New research from Meta explores the little-understood phenomenon of interference, broadly defined as a negative interaction between different translation directions in a multilingual machine translation model.
Interference is measured for a specific translation direction by comparing the performance of a bilingual model, which translates from a single source language to one target language, with that of a multilingual model trained to translate other additional directions.
“Interference trends can be tricky to measure,” lead author Uri Shaham acknowledged in a December 16, 2022 tweet, summing up the paper’s central questions: “What causes interference or synergy between language pairs in multilingual translation? Do we actually need specialized algorithms to alleviate interference?”
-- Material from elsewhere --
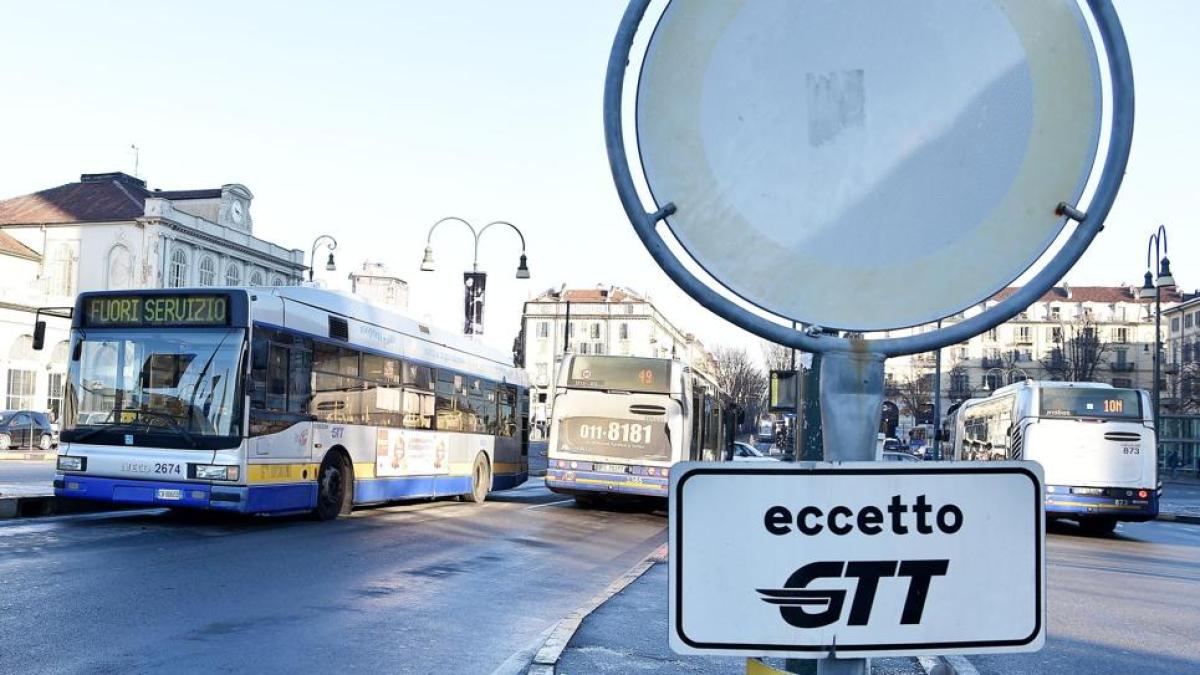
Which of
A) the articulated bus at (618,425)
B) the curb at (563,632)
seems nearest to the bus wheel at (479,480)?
the articulated bus at (618,425)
Shaham, a PhD candidate at Tel Aviv University and intern at Meta AI, worked with Meta AI colleagues Maha Elbayad, Vedanuj Goswami, Shruti Bhosale, and Omer Levy (also affiliated with Tel Aviv University) to identify the main contributing factors to interference in their paper, Causes and Cures for Interference in Multilingual Translation.
The team worked primarily with the English-to-many setting, in which interference is more readily apparent. They systematically examined model size, source to target data size, source to target data in proportion to the rest of the data, the number of language pairs, and language similarities.
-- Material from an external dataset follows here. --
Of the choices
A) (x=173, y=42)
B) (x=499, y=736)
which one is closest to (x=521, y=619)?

Shaham dismissed two of those factors in a later tweet: “When there is a decent amount of data, language similarity and the number of languages pairs do *not* have a major effect.”
We demonstrate through systematic experiments that when there is a decent amount of data, language similarity and the number of languages pairs do *not* have a major effect.— Uri Shaham (@Uri_Shaham) December 16, 2022
Instead, according to the paper, interference often occurs in cases where a data-rich language pair has to “share” crowded parameter space with large quantities of other data.
In other words, interference is sensitive to the proportion of “focus pair” source to target examples out of the total number of examples across all language pairs, at each step of training.
In particular, the authors observed substantial interference in cases of datasets that were very small relative to the amount of training data available.
A Surprisingly Simple Solution
Two methods were shown to reduce interference significantly: scaling up the model and tuning so called “temperature”, a parameter that influences the linguistic variety of the model’s output.
A standard baseline model of 176m parameters reduced interference, while further scaling up led to synergy, a beneficial transfer between different language pairs.
In a practical situation, where both model size and multilingual data are fixed, tuning sampling temperature to control the proportion of each language pair in the data emerged as key to balancing interference.
“Temperature sampling is the simplest way of controlling the data size tradeoffs,” Shaham tweeted, going on to suggest that the problem of interference might not be as widespread or severe as previously thought: “We show that the common practice of using a default value without tuning can artificially inflate interference for both low and high resource pairs.”